[Start of Attachment]

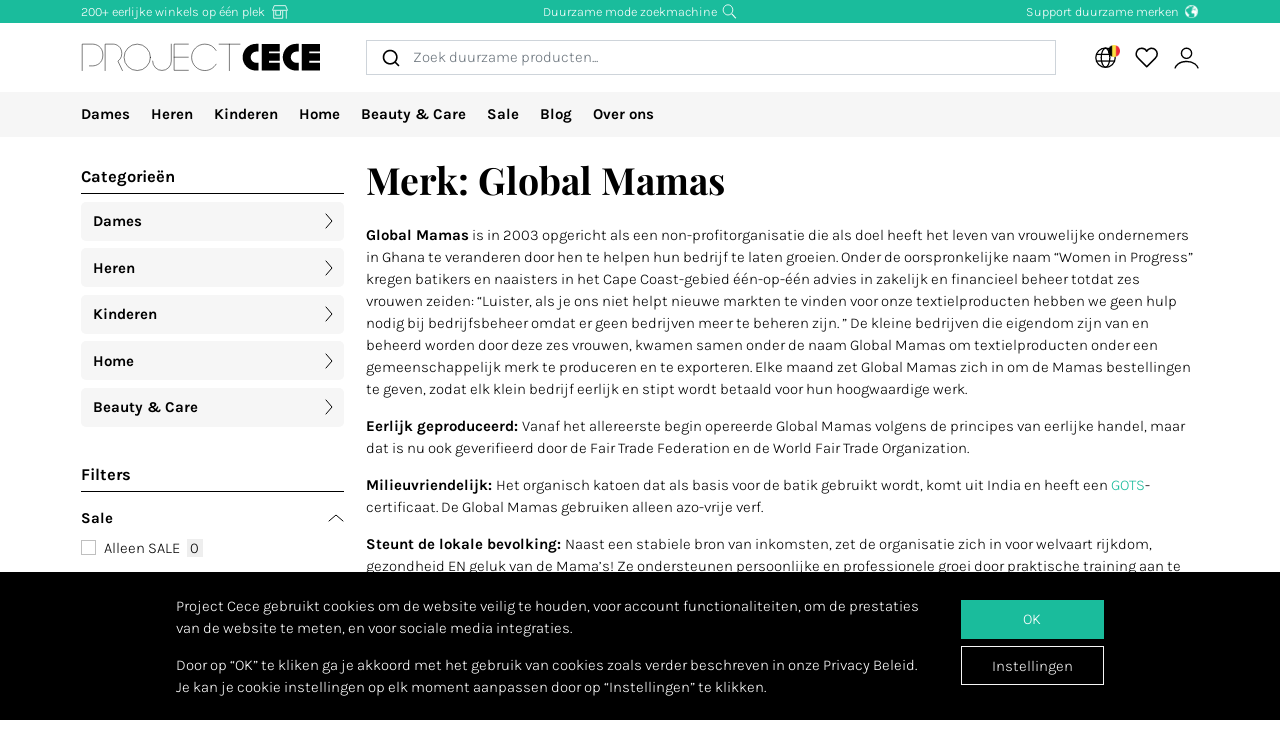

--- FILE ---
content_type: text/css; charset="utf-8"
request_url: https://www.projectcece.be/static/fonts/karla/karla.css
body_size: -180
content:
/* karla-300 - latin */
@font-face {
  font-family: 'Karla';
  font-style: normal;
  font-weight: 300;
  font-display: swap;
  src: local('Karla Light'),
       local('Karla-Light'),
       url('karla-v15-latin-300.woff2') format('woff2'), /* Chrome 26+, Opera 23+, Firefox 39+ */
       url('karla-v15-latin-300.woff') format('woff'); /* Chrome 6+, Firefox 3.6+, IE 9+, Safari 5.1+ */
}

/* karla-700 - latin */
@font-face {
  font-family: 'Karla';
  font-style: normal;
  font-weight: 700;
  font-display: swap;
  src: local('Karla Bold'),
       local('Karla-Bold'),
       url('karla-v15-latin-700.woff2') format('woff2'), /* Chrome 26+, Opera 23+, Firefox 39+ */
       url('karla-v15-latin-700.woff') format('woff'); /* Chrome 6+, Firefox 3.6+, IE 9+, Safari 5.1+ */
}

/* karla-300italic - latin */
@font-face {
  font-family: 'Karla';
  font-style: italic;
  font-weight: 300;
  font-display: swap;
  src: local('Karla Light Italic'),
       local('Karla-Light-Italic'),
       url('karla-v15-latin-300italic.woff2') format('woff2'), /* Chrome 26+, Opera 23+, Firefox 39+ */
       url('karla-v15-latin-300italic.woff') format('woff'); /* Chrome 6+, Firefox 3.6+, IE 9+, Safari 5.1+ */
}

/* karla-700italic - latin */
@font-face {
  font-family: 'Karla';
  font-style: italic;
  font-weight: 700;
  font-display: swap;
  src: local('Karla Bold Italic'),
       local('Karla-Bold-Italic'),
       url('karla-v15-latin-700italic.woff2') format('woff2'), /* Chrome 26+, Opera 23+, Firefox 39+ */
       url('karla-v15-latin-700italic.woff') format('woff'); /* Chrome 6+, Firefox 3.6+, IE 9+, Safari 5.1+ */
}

[End of Attachment]

-- To do --
Without the pictures, return the entries exactly as they appear.

-- Finished exercise --
--- FILE ---
content_type: text/css; charset="utf-8"
request_url: https://www.projectcece.be/static/fonts/karla/karla.css
body_size: -180
content:
/* karla-300 - latin */
@font-face {
  font-family: 'Karla';
  font-style: normal;
  font-weight: 300;
  font-display: swap;
  src: local('Karla Light'),
       local('Karla-Light'),
       url('karla-v15-latin-300.woff2') format('woff2'), /* Chrome 26+, Opera 23+, Firefox 39+ */
       url('karla-v15-latin-300.woff') format('woff'); /* Chrome 6+, Firefox 3.6+, IE 9+, Safari 5.1+ */
}

/* karla-700 - latin */
@font-face {
  font-family: 'Karla';
  font-style: normal;
  font-weight: 700;
  font-display: swap;
  src: local('Karla Bold'),
       local('Karla-Bold'),
       url('karla-v15-latin-700.woff2') format('woff2'), /* Chrome 26+, Opera 23+, Firefox 39+ */
       url('karla-v15-latin-700.woff') format('woff'); /* Chrome 6+, Firefox 3.6+, IE 9+, Safari 5.1+ */
}

/* karla-300italic - latin */
@font-face {
  font-family: 'Karla';
  font-style: italic;
  font-weight: 300;
  font-display: swap;
  src: local('Karla Light Italic'),
       local('Karla-Light-Italic'),
       url('karla-v15-latin-300italic.woff2') format('woff2'), /* Chrome 26+, Opera 23+, Firefox 39+ */
       url('karla-v15-latin-300italic.woff') format('woff'); /* Chrome 6+, Firefox 3.6+, IE 9+, Safari 5.1+ */
}

/* karla-700italic - latin */
@font-face {
  font-family: 'Karla';
  font-style: italic;
  font-weight: 700;
  font-display: swap;
  src: local('Karla Bold Italic'),
       local('Karla-Bold-Italic'),
       url('karla-v15-latin-700italic.woff2') format('woff2'), /* Chrome 26+, Opera 23+, Firefox 39+ */
       url('karla-v15-latin-700italic.woff') format('woff'); /* Chrome 6+, Firefox 3.6+, IE 9+, Safari 5.1+ */
}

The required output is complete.